EXERCISE GOAL:
Look through the entries that follow and return each line that has the string "Quốc".

** Opening PROVIDED DATA block **

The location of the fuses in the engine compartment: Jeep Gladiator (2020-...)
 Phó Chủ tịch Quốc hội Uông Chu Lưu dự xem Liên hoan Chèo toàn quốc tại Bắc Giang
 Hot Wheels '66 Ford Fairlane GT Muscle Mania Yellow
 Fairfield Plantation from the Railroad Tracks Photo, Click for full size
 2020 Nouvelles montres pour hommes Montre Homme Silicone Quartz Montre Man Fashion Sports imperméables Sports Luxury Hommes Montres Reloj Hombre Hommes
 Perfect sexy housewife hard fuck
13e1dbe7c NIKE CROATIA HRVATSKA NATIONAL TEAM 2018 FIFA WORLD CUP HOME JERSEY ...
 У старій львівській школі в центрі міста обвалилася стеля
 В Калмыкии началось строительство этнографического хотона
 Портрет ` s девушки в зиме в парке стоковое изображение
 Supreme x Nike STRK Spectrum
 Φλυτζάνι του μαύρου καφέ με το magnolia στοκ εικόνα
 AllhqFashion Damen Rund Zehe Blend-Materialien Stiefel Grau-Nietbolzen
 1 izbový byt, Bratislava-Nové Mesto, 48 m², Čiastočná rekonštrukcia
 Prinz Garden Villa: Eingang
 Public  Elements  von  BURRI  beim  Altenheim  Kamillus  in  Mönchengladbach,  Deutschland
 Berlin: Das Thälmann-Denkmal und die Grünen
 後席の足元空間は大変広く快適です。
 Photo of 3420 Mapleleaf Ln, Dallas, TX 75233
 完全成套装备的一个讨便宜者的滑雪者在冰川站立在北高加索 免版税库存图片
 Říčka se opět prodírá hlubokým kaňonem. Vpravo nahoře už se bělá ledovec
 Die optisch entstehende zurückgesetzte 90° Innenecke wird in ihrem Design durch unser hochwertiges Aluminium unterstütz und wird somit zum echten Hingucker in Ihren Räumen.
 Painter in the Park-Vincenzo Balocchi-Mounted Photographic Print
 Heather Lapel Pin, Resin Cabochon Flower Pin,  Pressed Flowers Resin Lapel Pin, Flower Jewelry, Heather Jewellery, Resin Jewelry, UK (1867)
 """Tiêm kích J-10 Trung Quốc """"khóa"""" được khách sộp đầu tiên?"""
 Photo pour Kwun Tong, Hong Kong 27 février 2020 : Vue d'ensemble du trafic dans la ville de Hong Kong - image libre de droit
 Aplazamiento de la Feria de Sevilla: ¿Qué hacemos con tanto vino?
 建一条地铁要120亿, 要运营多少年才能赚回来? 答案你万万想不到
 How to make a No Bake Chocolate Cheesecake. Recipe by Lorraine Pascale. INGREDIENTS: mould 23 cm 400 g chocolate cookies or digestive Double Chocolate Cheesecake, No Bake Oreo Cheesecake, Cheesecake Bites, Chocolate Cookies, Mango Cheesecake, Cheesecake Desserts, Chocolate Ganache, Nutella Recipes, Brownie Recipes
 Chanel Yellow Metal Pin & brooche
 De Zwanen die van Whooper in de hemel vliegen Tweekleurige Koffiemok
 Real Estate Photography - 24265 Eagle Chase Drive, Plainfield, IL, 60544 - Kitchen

** Closing PROVIDED DATA block **

TASK ANSWER:
 Phó Chủ tịch Quốc hội Uông Chu Lưu dự xem Liên hoan Chèo toàn quốc tại Bắc Giang
 """Tiêm kích J-10 Trung Quốc """"khóa"""" được khách sộp đầu tiên?"""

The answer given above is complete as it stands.